▸ ПИСЬМЕННОЕ ЗАДАНИЕ 1
Ответьте на вопросы по тексту о дереве слов.
(а) Чем, кроме числа ветвей, семейство слов в каждом языке отличается от других?
(б) Из скольких языков составлено дерево?
(в) От какого глагола корень получил свое первое значение?
▸ ПИСЬМЕННОЕ ЗАДАНИЕ 2
Перескажите в виде краткого списка абзац текста о дереве слов, начинающийся словами «Дерево сие составлено», сохранив его главные факты.

**** ТЕКСТ ****

Разноязычное древо, стоящее на одном и том же корне, хотя составляет общее семейство слов, но это семейство в каждом языке есть особое, как числом ветвей, так и значением их. Ветвь чужого языка, в моем не существующая, или иное значащая, может мне по единству корня столь же быть понятной, как если бы она была моя собственная.

Дерево слов, стоящее на корне СТ или

Дерево сие составлено из восьми языков. Оно стоит на корне СТ или ST, который им всем есть общий. Корень сей, при особенном значении каждой ветви, не престает во всех языках изъявлять одно и то же главное понятие о неподвижности или непоколебимости, т. е. о пребывании вещи в одном и том же месте, или в одних и тех же обстоятельствах. Это первое значение получил он от родоначального глагола стоять и передает всем исходящим от него ветвям.

**** ЗАПИСАННЫЕ ДАННЫЕ ****

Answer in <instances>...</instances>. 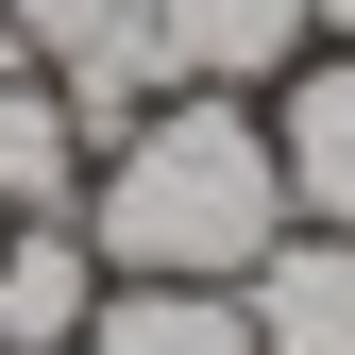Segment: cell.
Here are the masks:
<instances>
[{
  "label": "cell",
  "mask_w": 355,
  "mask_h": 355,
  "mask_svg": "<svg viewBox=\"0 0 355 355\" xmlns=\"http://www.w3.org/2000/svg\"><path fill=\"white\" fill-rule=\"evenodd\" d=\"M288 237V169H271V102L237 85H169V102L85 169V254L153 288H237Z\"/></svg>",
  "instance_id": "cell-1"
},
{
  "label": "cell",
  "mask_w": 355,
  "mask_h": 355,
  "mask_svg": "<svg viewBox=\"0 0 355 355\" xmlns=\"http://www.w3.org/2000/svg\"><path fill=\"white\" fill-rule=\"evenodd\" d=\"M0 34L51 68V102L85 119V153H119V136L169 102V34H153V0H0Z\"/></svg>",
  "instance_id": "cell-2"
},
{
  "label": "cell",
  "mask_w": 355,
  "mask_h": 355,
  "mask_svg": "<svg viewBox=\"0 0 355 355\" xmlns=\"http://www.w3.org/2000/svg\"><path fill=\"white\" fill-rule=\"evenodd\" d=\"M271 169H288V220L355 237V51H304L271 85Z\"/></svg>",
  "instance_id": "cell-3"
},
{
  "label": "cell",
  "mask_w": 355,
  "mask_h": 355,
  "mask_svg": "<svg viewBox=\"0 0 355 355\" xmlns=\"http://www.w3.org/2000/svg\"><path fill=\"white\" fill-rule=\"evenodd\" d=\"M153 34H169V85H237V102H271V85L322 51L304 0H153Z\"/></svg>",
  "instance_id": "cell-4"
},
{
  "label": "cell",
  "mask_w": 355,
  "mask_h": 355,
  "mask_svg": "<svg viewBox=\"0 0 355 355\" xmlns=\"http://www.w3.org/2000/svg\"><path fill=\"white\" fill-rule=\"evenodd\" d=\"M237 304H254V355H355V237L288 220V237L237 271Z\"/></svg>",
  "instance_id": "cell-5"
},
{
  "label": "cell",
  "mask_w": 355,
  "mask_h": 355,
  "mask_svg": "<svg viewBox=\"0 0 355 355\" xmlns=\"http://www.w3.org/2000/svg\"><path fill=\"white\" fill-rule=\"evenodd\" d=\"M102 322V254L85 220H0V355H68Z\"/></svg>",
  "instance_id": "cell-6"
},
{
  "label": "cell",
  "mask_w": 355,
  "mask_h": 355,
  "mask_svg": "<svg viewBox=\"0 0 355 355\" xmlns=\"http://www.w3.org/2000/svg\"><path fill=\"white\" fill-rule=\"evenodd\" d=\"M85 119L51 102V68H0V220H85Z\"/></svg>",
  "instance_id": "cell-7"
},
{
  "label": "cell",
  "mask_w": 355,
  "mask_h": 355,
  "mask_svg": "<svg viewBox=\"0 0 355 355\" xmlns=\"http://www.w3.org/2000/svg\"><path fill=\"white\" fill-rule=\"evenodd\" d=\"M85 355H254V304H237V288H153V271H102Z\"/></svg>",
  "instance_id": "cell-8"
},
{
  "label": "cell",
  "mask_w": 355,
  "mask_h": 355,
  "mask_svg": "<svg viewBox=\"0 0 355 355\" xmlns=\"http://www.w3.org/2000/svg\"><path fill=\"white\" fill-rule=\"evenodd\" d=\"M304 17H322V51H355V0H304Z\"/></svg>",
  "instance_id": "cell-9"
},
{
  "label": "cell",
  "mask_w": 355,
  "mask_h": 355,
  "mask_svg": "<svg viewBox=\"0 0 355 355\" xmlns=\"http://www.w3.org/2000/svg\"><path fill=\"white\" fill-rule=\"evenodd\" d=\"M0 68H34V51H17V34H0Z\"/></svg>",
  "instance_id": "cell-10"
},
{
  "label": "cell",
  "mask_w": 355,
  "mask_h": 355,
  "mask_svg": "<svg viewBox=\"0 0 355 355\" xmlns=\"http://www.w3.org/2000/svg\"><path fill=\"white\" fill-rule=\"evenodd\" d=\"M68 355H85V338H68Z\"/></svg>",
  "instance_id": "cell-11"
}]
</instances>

****
**** ЗАПИСАННЫЕ ДАННЫЕ ****

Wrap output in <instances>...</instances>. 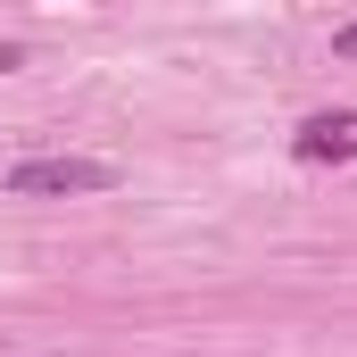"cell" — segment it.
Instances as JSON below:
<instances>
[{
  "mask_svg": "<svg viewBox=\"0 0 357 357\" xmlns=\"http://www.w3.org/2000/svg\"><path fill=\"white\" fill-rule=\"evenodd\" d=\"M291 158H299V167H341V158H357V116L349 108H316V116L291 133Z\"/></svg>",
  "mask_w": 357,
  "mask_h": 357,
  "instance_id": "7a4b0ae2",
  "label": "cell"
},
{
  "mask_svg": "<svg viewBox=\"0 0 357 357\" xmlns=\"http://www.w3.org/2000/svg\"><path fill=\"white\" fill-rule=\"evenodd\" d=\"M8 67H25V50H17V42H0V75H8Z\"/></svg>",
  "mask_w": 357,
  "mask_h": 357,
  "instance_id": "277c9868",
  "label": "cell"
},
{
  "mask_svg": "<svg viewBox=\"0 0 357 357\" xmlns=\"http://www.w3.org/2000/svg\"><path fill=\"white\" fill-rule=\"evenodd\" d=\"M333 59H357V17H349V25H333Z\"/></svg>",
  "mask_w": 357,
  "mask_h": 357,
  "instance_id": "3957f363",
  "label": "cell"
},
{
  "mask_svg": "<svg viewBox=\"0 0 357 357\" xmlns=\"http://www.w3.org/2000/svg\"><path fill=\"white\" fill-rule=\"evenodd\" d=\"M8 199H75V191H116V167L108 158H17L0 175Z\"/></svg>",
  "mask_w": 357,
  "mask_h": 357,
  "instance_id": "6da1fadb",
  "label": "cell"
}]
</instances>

****

▸ ПОЛНЫЙ ОТВЕТ 1
(а) Значением ветвей.
(б) Из восьми языков.
(в) От глагола «стоять».

▸ ПОЛНЫЙ ОТВЕТ 2
- Дерево составлено из восьми языков.
- Все эти языки имеют общий корень СТ, или ST.
- При особом значении каждой ветви корень во всех языках выражает одно главное понятие: неподвижность или непоколебимость, то есть пребывание вещи в одном и том же месте или в одних и тех же обстоятельствах.
- Это первое значение корень получил от глагола «стоять» и передает его всем исходящим от него ветвям.